Friday, December 2, 2011
NICE WRITE UP BY 2 X 2
http://twoplustwoequalsfive-tskyinc.blogspot.com/2011/12/ghost-of-chance.html
Susan Boyle's new album, Someone to Watch over Me, kills me.
And it's only partially because she won that big contest despite looking like a Neanderthal merged with Little Orphan Annie back in 2009. The songs she and/or her managers/producers have chosen have a resounding oddness and poetry simply because of her voice, status and charm, a bone-deep mysteriousness both from the musical arrangements and the singular, studied, mystical way Susan sings.
Susan actually offers up a rendition of "Enjoy the Silence" by Depeche Mode that brings me to tears. The way it's been produced, the song is no longer a vibrating neo-disco chant, but a sleepy, sophisticated, seductive ballad. I play it going on home visits, driving through rundown working-class neighborhoods. The journey kind of goes cinematic and spiritual, Susan's voice turning peeling vinyl siding and wet barking dogs and upside-down toys in the mud into images from a tragic, delicate independent movie in my head. Some sincere, enchanting documentary about abandoned hopes and dreams, etc.

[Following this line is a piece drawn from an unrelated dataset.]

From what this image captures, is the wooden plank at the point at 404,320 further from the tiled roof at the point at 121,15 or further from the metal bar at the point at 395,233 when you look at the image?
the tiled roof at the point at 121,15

"Enjoy the Silence" bleeds into Joni Mitchell's "Both Sides Now" and that ethereal treatise on something being lost and something being gained in living everyday bleeds into the late Jeff Buckley's "Lilac Wine," one of those songs that make you feel like you've dropped in on a dream while it's still in progress.
This is an album that makes you want to succumb to its bittersweet spell so you can officially be invisible.